In [1]:


import numpy as np # linear algebra
import pandas as pd # data processing, CSV file I/O (e.g. pd.read_csv)

# Input data files are available in the read-only "../input/" directory
# For example, running this (by clicking run or pressing Shift+Enter) will list all files under the input directory

import os
for dirname, _, filenames in os.walk('/kaggle/input'):
    for filename in filenames:
        print(os.path.join(dirname, filename))
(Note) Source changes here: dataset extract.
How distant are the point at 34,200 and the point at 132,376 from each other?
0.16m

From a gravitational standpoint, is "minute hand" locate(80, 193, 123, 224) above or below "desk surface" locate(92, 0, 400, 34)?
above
# You can write up to 20GB to the current directory (/kaggle/working/) that gets preserved as output when you create a version using "Save & Run All" 
# You can also write temporary files to /kaggle/temp/, but they won't be saved outside of the current session

In [2]:
ross_df = pd.read_csv('/kaggle/input/rossmann-store-sales/train.csv', low_memory=False)
store_df = pd.read_csv('/kaggle/input/rossmann-store-sales/store.csv')
test_df = pd.read_csv('/kaggle/input/rossmann-store-sales/test.csv')
submission_df = pd.read_csv('/kaggle/input/rossmann-store-sales/sample_submission.csv')

In [3]:
ross_df

In [4]:
!pip install numpy pandas matplotlib seaborn --quiet

In [5]:
!pip install  xgboost graphviz lightgbm scikit-learn xgboost lightgbm --upgrade --quiet

In [6]:
store_df

In [7]:
merged_df = ross_df.merge(store_df, how='left', on='Store')
merged_test_df = test_df.merge(store_df, how='left', on='Store')

In [8]:
merged_df

In [9]:
merged_df.info()

First, let's convert Date to a datecolumn and extract different parts of the date.

In [10]:
def split_date(df):
        df['Date']=pd.to_datetime(df['Date'])
        df['Year']=df.Date.dt.year
        df['Month'] = df.Date.dt.month
        df['Day'] = df.Date.dt.day
        df['WeekOfYear'] = df.Date.dt.isocalendar().week

In [11]:
split_date(merged_df)
split_date(merged_test_df)

In [12]:
merged_df[merged_df.Open==0].Sales.value_counts()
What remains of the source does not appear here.